INPUT ROWS.
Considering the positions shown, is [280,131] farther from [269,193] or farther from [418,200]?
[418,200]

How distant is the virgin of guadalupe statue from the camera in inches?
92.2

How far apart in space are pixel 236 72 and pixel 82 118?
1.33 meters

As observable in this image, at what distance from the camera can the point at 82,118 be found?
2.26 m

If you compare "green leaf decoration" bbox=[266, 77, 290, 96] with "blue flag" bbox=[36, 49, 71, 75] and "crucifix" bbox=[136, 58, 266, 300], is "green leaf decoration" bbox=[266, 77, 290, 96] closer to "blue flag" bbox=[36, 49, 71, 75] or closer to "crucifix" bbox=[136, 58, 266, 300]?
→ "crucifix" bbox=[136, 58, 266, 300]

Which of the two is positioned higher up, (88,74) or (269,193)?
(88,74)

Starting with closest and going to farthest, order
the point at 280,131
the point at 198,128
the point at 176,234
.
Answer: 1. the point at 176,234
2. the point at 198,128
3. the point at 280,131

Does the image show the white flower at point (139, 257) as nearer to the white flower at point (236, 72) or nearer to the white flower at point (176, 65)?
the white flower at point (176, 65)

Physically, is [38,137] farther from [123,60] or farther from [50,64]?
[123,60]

TO BE DONE. Locate the line that contains "Which of the", then please quote it and every line after it to the end of the entries above, exactly and with nothing else.

TASK OUTPUT.
Which of the two is positioned higher up, (88,74) or (269,193)?
(88,74)

Starting with closest and going to farthest, order
the point at 280,131
the point at 198,128
the point at 176,234
.
Answer: 1. the point at 176,234
2. the point at 198,128
3. the point at 280,131

Does the image show the white flower at point (139, 257) as nearer to the white flower at point (236, 72) or nearer to the white flower at point (176, 65)?
the white flower at point (176, 65)

Physically, is [38,137] farther from [123,60] or farther from [50,64]?
[123,60]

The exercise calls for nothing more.